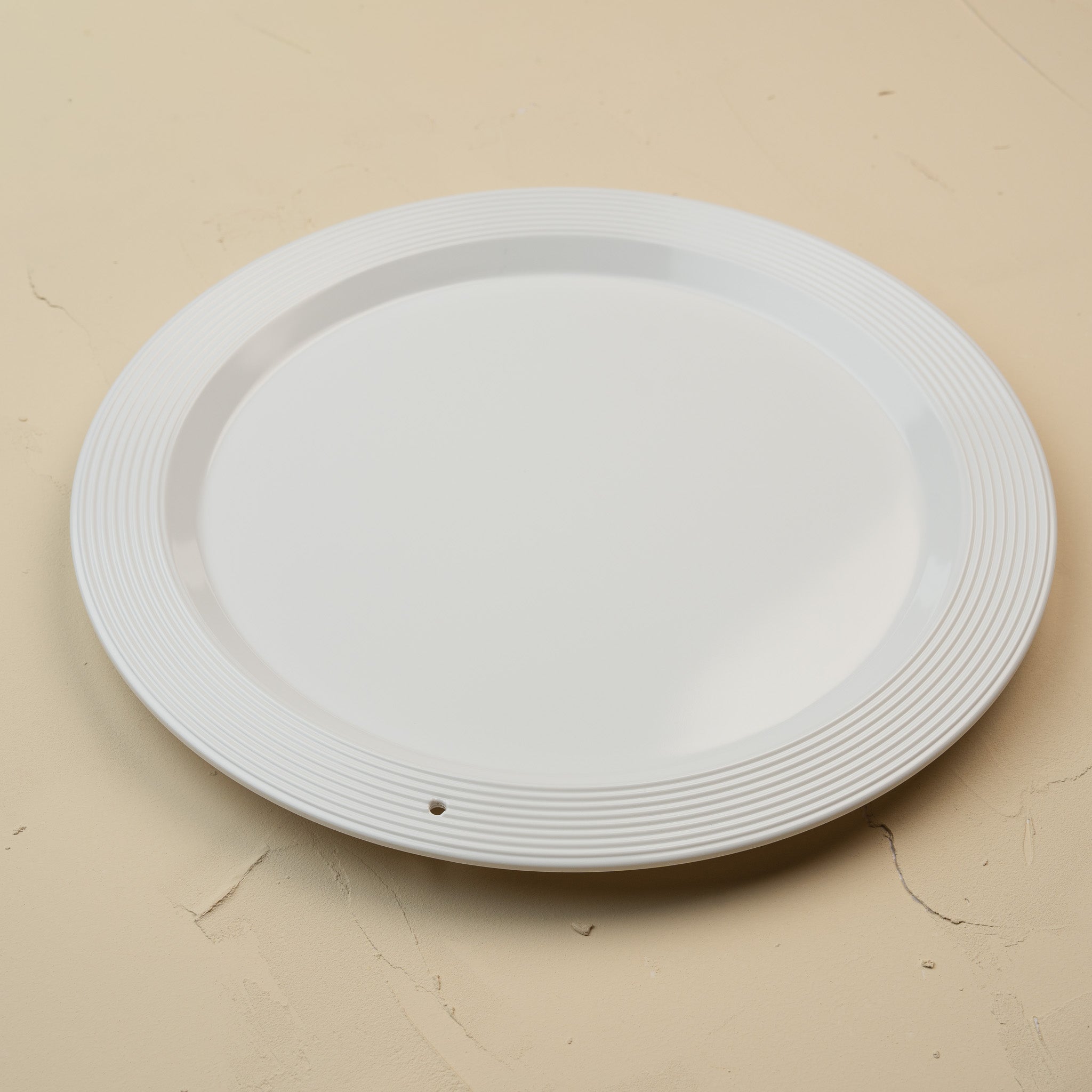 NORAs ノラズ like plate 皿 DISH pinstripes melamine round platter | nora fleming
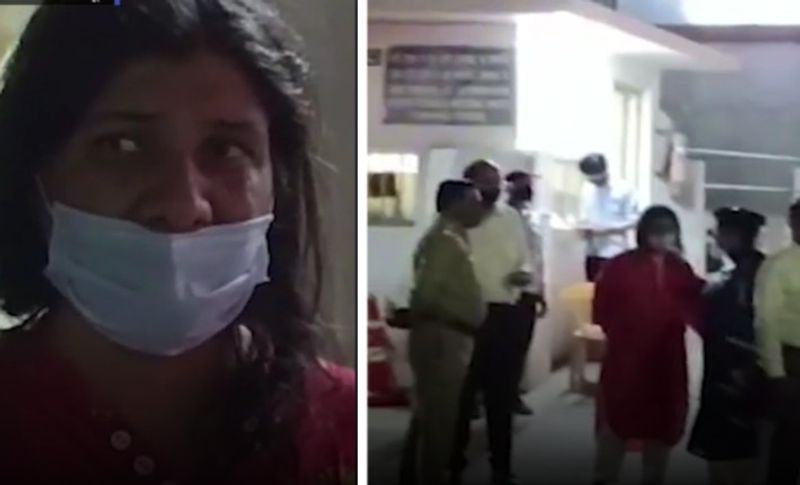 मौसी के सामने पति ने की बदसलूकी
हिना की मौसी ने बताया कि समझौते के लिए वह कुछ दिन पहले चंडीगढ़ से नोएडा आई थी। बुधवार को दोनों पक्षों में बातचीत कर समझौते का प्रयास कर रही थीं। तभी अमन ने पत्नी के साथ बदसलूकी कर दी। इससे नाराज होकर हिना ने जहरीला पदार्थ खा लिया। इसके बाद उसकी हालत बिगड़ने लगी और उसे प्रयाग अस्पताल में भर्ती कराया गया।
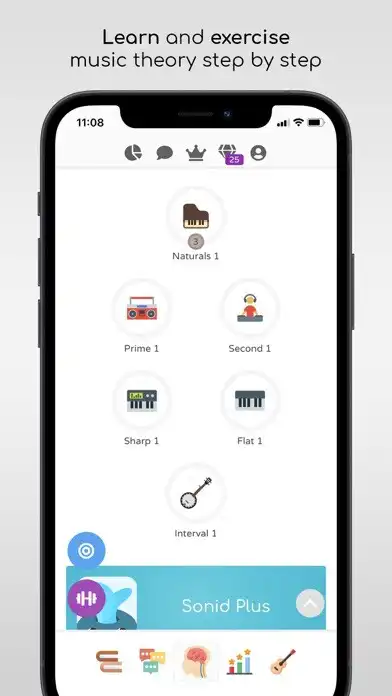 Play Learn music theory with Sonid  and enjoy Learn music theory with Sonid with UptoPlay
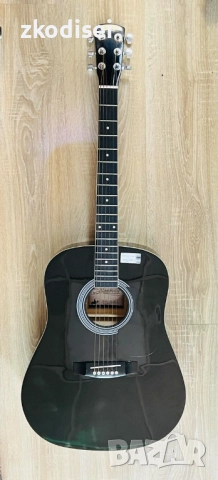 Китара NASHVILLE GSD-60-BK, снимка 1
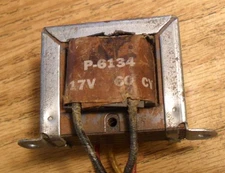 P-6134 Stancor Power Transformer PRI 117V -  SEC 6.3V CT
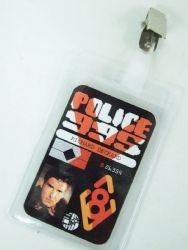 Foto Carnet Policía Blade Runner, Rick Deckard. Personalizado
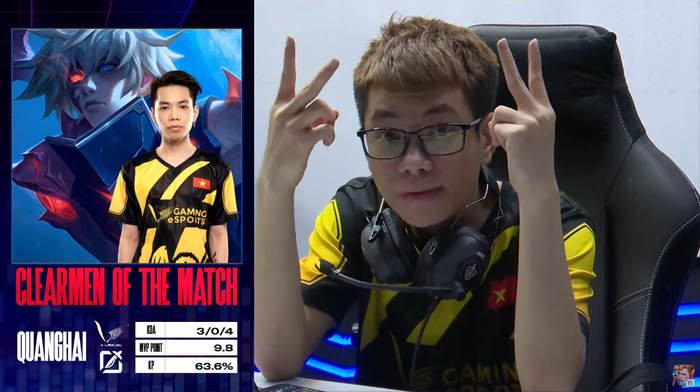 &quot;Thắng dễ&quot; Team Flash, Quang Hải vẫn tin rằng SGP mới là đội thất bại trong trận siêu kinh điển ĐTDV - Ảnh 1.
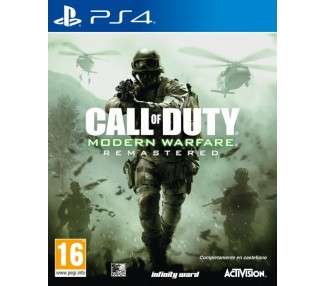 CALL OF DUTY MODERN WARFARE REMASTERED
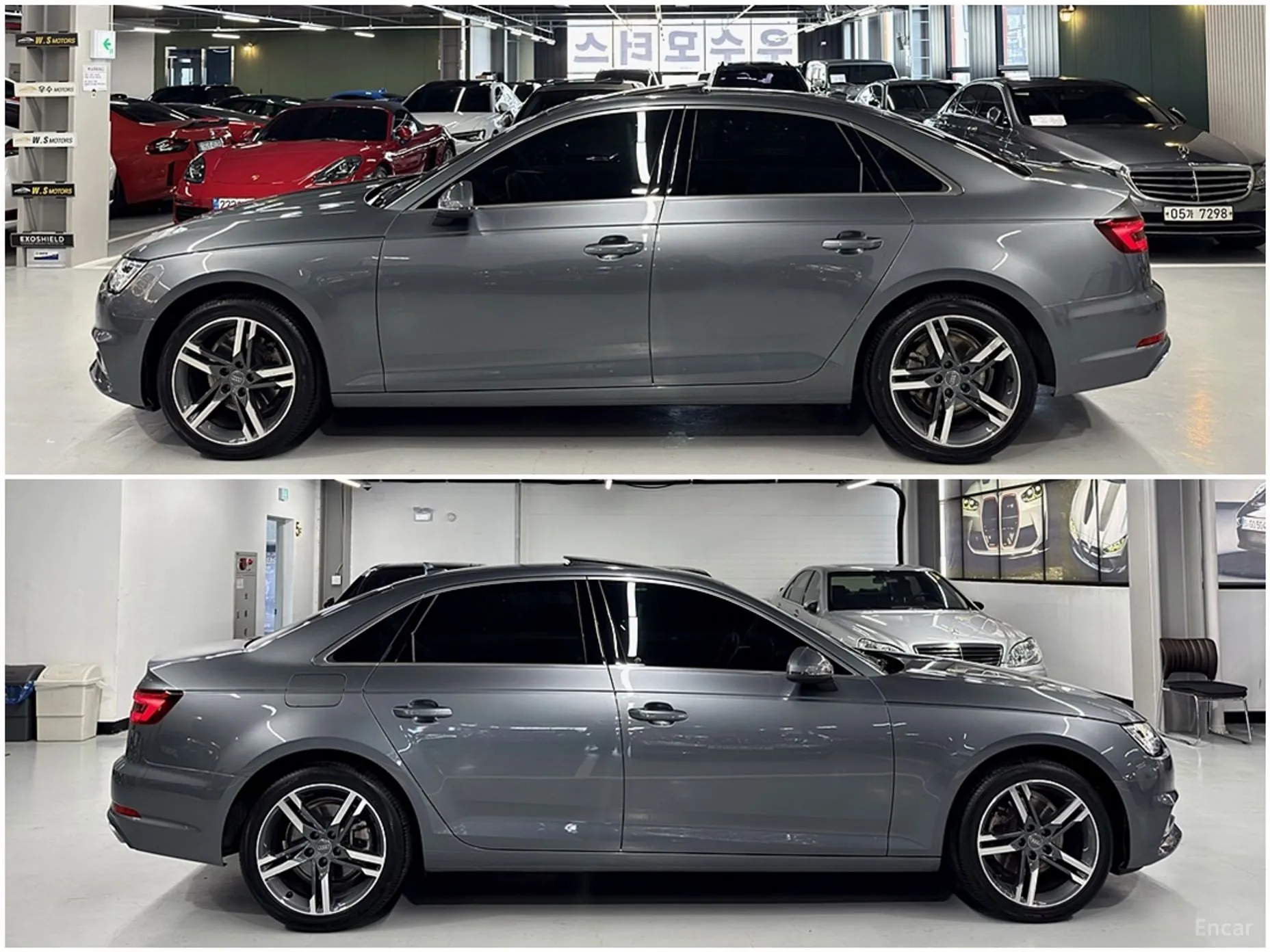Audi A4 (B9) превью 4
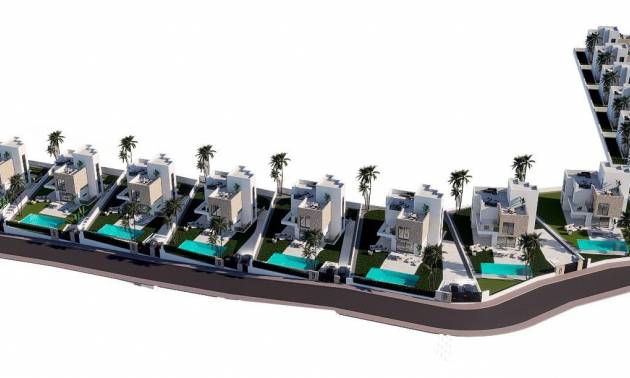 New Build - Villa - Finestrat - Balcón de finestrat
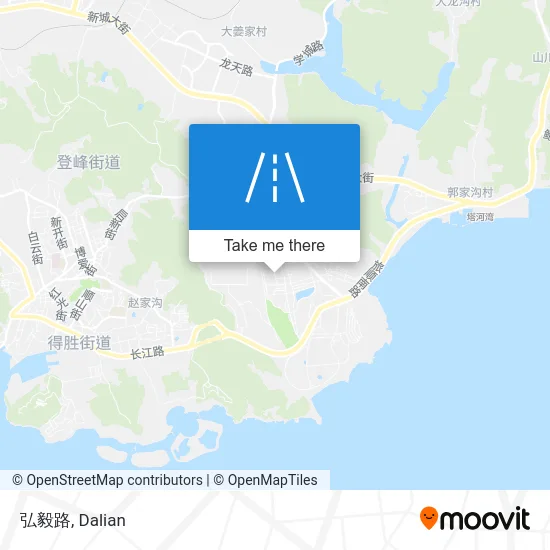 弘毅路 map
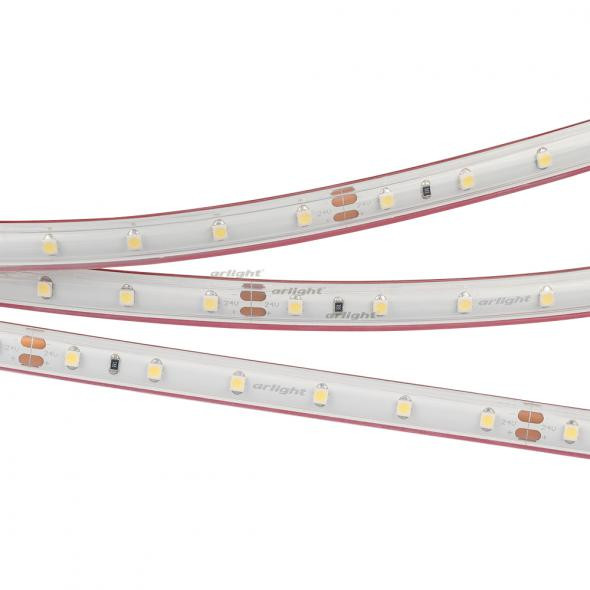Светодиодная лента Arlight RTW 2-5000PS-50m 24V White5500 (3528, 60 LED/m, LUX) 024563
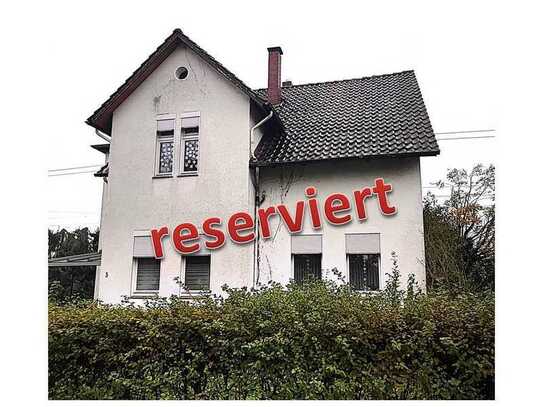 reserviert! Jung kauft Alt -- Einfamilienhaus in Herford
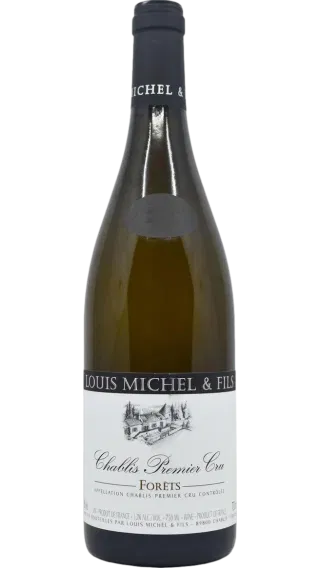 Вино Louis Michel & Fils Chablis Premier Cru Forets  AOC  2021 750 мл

-- GOAL OF THE EXERCISE --
Repeat every item above character for character, and leave the pictures out of your answer.

-- EXPECTED ANSWER --
 NORAs ノラズ like plate 皿 DISH pinstripes melamine round platter | nora fleming
 मौसी के सामने पति ने की बदसलूकी
हिना की मौसी ने बताया कि समझौते के लिए वह कुछ दिन पहले चंडीगढ़ से नोएडा आई थी। बुधवार को दोनों पक्षों में बातचीत कर समझौते का प्रयास कर रही थीं। तभी अमन ने पत्नी के साथ बदसलूकी कर दी। इससे नाराज होकर हिना ने जहरीला पदार्थ खा लिया। इसके बाद उसकी हालत बिगड़ने लगी और उसे प्रयाग अस्पताल में भर्ती कराया गया।
 Play Learn music theory with Sonid  and enjoy Learn music theory with Sonid with UptoPlay
 Китара NASHVILLE GSD-60-BK, снимка 1
 P-6134 Stancor Power Transformer PRI 117V -  SEC 6.3V CT
 Foto Carnet Policía Blade Runner, Rick Deckard. Personalizado
 &quot;Thắng dễ&quot; Team Flash, Quang Hải vẫn tin rằng SGP mới là đội thất bại trong trận siêu kinh điển ĐTDV - Ảnh 1.
 CALL OF DUTY MODERN WARFARE REMASTERED
Audi A4 (B9) превью 4
 New Build - Villa - Finestrat - Balcón de finestrat
 弘毅路 map
Светодиодная лента Arlight RTW 2-5000PS-50m 24V White5500 (3528, 60 LED/m, LUX) 024563
 reserviert! Jung kauft Alt -- Einfamilienhaus in Herford
 Вино Louis Michel & Fils Chablis Premier Cru Forets  AOC  2021 750 мл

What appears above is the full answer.